═════ Given text

When engineers and AI researchers need to solve synthesis problems, they commonly use a mathematical formalism called Markov Decision Processes, or simply MDP. The central question is: in a situation requiring a sequence of decisions described by an MDP, how can one make good decisions? Or even better—how can one automatically compute the best possible sequence of decisions, also known as an optimal strategy?

What exactly is an MDP?

In the context of this research, an MDP is a finite-state system whose evolution is determined both by decisions (choosing an action) and by chance. Here is what such a beast looks like:

In everyday life, MDPs can be useful in many situations—for example, when playing Solitaire, also known as Patience or Spider Solitaire in its popular variant. The scenario below demonstrates a decision-making moment in an MDP: should a black king be placed on the empty stack to the left? If so, which one? The decision is challenging because many cards remain face down and will only be revealed later¹.

¹ Even when all the cards are revealed, the problem is not trivial.

Two main types of AI algorithms for solving MDPs

There are two major categories of AI algorithms for solving MDPs, which may seem similar at first but are quite distinct to computer scientists:

Heuristic-based algorithms – These work well in practice but lack a theoretical explanation for why they succeed. Most machine learning methods, especially those using neural networks (DeepRL), fall into this category.

══════════
═════ Material

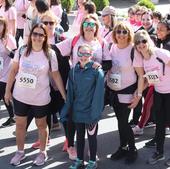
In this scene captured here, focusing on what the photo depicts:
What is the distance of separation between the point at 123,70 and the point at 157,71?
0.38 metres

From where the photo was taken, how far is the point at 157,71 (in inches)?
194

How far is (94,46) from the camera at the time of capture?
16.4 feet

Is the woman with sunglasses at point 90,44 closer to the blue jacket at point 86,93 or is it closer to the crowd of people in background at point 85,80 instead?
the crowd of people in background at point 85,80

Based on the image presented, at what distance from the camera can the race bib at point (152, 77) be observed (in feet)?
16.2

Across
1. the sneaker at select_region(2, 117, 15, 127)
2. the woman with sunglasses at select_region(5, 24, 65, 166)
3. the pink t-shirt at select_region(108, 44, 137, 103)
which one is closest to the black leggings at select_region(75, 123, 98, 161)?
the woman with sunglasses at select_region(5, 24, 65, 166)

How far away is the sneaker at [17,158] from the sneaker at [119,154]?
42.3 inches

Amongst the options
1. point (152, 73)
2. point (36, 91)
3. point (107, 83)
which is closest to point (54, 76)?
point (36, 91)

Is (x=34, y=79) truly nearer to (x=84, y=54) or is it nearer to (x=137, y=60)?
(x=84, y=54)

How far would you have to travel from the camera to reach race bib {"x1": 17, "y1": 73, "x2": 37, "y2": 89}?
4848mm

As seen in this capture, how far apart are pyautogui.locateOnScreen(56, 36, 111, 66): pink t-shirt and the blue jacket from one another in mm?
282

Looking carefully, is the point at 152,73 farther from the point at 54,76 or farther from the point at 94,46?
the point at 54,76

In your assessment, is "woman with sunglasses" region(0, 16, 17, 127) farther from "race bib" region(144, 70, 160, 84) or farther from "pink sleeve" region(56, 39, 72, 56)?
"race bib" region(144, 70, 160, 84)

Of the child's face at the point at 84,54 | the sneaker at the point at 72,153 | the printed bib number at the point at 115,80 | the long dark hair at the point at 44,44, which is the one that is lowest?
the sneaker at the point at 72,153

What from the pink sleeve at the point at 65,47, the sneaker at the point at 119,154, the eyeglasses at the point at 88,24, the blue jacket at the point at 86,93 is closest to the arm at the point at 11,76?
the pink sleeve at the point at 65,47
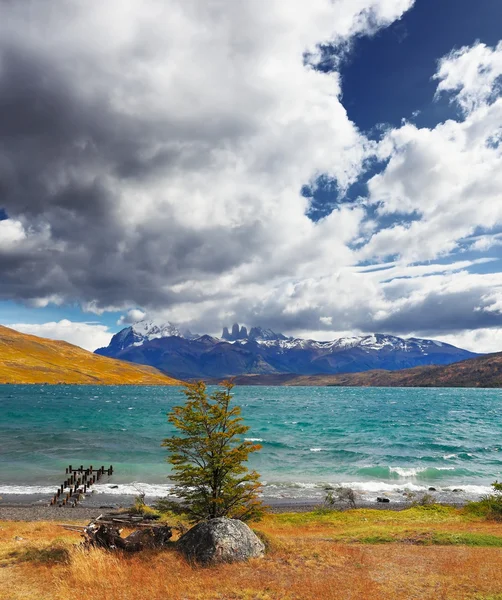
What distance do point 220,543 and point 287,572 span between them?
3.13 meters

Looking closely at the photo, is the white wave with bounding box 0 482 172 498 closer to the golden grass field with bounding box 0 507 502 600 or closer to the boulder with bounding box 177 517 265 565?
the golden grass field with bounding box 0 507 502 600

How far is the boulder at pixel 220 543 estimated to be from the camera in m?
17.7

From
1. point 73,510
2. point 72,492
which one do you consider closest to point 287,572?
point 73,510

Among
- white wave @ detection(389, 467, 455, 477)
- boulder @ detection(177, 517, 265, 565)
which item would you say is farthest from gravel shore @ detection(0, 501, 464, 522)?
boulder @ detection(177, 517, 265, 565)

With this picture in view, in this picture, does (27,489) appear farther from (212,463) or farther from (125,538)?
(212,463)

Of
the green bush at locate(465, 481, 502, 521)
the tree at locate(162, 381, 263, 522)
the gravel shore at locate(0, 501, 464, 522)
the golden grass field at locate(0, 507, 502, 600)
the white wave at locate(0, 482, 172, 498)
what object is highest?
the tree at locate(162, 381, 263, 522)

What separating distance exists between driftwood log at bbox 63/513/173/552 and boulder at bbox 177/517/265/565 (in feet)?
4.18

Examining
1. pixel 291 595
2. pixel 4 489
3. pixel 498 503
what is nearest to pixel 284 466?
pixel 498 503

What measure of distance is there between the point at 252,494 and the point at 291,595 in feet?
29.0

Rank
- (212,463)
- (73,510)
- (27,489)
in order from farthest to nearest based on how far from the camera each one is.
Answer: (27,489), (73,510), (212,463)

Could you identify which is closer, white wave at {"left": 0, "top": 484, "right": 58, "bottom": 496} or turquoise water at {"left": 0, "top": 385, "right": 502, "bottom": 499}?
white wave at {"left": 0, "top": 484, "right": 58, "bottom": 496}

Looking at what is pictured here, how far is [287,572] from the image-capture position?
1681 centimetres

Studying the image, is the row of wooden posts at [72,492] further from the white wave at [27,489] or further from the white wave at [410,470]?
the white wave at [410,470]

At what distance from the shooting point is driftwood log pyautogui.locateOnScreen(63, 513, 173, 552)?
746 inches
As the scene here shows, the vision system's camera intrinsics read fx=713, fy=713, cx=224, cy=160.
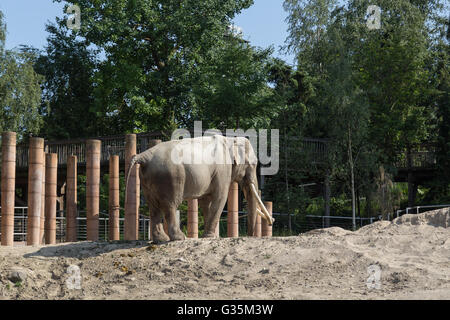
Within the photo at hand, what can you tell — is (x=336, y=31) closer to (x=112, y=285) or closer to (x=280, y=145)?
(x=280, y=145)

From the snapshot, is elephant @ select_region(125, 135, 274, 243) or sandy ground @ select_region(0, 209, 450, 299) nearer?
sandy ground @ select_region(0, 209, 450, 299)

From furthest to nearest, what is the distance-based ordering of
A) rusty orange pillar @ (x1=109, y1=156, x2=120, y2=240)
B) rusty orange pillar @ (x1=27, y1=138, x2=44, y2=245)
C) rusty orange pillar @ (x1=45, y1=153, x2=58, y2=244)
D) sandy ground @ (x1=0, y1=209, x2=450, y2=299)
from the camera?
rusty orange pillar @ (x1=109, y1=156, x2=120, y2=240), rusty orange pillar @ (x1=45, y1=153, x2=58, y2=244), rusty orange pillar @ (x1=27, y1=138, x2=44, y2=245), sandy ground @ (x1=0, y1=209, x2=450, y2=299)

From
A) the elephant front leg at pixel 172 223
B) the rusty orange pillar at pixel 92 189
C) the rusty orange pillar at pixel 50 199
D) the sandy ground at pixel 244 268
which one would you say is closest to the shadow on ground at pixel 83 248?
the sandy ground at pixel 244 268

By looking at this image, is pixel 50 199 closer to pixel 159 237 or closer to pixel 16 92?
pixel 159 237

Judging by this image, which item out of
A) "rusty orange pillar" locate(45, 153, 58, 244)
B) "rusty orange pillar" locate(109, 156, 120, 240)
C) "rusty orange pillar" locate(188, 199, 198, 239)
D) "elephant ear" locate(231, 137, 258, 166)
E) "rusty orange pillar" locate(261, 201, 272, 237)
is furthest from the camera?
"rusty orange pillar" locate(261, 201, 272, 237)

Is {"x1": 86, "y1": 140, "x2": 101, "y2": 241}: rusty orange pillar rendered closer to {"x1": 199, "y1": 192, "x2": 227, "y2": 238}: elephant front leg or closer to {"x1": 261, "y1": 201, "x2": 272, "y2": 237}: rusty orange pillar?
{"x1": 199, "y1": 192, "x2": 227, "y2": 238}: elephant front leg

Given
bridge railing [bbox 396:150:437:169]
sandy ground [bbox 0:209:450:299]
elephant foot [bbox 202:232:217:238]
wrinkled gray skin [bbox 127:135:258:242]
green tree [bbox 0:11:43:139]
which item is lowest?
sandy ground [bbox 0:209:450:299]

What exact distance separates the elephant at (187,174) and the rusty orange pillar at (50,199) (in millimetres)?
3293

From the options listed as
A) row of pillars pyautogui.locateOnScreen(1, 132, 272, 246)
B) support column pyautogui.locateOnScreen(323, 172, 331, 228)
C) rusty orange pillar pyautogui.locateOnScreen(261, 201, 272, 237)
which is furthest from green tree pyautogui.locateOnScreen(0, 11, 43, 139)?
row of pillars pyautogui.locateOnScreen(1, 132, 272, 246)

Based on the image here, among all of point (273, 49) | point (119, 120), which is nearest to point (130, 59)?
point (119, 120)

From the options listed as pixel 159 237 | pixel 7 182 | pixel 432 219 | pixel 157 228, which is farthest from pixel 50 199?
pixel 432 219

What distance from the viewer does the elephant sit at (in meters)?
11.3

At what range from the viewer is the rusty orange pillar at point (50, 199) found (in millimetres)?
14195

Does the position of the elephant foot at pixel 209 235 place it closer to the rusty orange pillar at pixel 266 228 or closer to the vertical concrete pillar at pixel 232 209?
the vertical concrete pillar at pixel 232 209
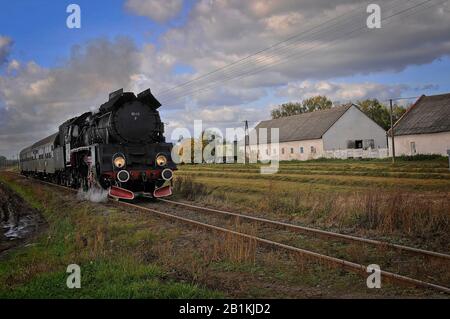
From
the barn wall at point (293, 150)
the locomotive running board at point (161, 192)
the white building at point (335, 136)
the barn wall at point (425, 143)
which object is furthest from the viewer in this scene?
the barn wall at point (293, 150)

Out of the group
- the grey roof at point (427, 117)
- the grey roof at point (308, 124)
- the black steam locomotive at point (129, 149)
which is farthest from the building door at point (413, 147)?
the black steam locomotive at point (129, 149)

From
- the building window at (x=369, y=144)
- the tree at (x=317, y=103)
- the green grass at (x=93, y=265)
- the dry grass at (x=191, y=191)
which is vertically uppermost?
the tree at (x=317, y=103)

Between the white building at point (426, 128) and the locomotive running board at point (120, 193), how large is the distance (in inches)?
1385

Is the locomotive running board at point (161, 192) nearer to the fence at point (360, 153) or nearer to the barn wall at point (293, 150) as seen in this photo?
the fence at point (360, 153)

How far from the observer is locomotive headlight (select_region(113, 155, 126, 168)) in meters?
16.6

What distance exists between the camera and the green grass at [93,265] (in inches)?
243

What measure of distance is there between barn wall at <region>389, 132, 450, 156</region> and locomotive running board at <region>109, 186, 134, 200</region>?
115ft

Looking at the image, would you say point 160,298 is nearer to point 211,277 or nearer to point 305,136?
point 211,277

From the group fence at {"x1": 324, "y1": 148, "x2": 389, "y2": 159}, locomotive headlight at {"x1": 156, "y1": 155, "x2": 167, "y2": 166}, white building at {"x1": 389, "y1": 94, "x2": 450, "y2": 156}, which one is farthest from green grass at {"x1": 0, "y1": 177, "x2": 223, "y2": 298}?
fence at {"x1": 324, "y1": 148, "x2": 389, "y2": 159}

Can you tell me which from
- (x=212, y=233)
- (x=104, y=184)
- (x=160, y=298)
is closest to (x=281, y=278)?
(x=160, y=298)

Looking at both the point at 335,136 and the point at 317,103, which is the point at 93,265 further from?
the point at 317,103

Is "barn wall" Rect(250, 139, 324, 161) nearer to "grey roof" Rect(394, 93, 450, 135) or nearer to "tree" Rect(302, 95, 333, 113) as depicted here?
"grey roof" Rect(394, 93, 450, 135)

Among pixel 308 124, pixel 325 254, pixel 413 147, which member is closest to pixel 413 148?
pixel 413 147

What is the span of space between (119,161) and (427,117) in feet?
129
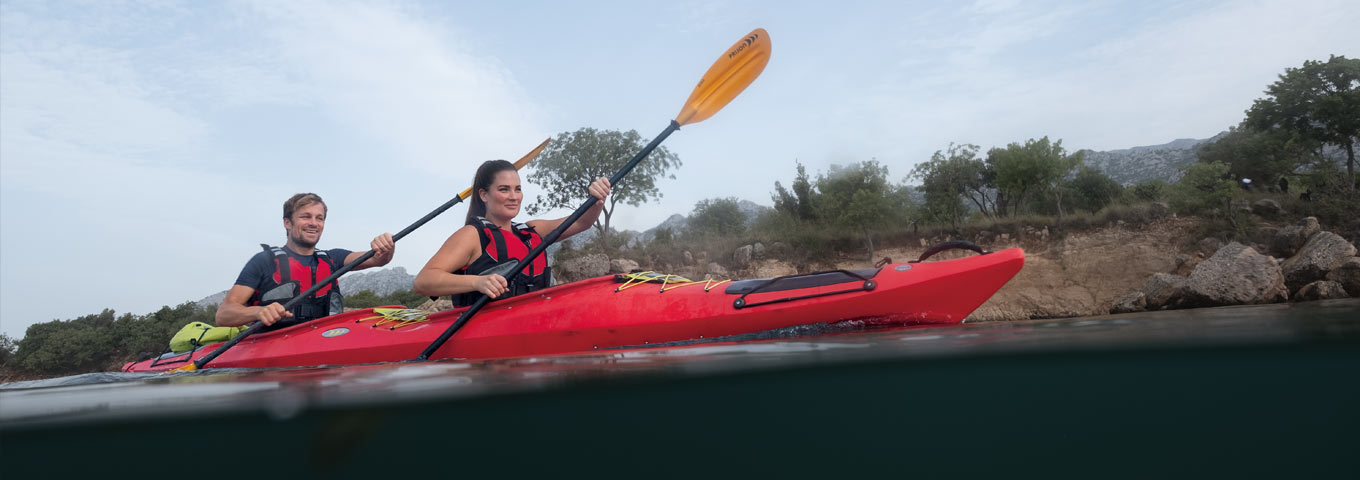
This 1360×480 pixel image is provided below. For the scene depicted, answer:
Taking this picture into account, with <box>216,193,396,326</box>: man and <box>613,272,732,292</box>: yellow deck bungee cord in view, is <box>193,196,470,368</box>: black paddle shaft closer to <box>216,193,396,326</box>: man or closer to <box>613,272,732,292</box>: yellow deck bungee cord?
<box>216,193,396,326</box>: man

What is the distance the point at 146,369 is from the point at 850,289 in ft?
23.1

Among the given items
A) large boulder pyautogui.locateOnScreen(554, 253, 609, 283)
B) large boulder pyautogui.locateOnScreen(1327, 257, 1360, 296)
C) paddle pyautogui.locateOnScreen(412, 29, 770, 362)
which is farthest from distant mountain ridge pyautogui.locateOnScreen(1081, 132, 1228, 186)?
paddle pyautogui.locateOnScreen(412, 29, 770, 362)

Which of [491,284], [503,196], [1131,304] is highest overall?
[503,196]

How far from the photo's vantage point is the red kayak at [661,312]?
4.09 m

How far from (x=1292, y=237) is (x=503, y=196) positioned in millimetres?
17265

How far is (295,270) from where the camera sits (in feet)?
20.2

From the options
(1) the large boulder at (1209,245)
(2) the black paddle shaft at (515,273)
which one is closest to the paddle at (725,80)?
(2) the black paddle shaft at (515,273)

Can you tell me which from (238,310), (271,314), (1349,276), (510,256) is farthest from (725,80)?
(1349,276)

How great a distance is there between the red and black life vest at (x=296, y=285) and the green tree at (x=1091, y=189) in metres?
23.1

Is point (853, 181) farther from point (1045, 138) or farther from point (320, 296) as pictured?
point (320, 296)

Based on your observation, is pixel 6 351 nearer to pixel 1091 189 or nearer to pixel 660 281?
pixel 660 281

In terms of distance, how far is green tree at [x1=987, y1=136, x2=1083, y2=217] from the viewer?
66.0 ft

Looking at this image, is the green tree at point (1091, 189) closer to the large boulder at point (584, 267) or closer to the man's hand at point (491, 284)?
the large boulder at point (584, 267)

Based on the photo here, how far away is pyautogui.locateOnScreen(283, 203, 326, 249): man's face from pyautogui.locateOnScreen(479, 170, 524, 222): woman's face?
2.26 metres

══════════

Direction A
Reproduce from the passage on Markov Decision Processes the part that opens with the words containing "Two main types" and closes with "into this category.".
Direction B
In the passage on Markov Decision Processes, list every name used for the card game.

Exercise solution A
Two main types of AI algorithms for solving MDPs

There are two major categories of AI algorithms for solving MDPs, which may seem similar at first but are quite distinct to computer scientists:

Heuristic-based algorithms – These work well in practice but lack a theoretical explanation for why they succeed. Most machine learning methods, especially those using neural networks (DeepRL), fall into this category.

Exercise solution B
Solitaire
Patience
Spider Solitaire